═══ DATASET EXTRACT

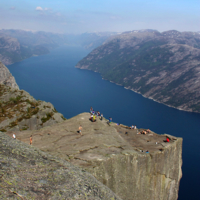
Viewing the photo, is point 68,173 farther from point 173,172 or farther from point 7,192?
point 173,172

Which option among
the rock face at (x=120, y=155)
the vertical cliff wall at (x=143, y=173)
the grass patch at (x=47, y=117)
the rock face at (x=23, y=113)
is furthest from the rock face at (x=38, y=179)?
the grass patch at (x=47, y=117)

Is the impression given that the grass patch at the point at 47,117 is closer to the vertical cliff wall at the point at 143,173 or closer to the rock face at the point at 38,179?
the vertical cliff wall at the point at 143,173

══════
═══ DATASET EXTRACT

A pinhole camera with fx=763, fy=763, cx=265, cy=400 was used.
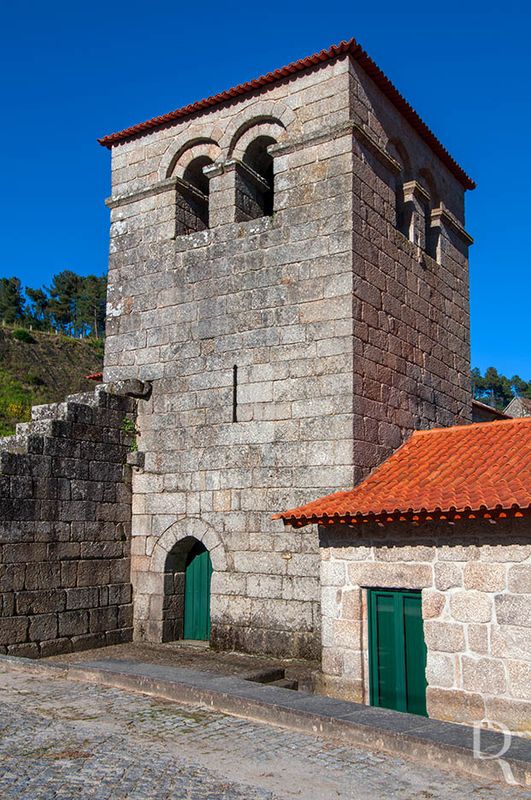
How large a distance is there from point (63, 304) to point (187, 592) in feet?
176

══════
═══ DATASET EXTRACT

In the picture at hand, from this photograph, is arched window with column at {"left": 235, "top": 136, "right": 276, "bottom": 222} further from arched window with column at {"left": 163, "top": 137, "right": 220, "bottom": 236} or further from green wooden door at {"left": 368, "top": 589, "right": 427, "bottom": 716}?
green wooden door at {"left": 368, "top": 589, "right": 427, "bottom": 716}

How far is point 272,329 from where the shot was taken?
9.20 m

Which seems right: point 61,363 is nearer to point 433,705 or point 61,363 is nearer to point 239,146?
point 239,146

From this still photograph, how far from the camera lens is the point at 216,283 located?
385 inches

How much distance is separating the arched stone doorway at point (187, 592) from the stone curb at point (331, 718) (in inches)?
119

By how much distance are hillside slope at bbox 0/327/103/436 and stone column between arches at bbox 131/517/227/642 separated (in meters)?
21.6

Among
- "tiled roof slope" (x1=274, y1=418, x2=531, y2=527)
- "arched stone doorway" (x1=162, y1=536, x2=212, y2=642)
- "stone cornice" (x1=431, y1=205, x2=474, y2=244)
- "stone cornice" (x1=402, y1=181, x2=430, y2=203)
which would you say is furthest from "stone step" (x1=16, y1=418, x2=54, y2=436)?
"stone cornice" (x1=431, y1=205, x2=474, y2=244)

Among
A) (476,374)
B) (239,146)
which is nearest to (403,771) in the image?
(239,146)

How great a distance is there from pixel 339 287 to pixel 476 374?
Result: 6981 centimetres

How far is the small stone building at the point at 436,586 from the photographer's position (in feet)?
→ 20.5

══════

Show each line in the listing above that contains the string "this".

In the picture at hand, from this photograph, is arched window with column at {"left": 235, "top": 136, "right": 276, "bottom": 222} further from arched window with column at {"left": 163, "top": 137, "right": 220, "bottom": 236} or further from green wooden door at {"left": 368, "top": 589, "right": 427, "bottom": 716}?
From this still photograph, how far from the camera lens is the point at 216,283 located?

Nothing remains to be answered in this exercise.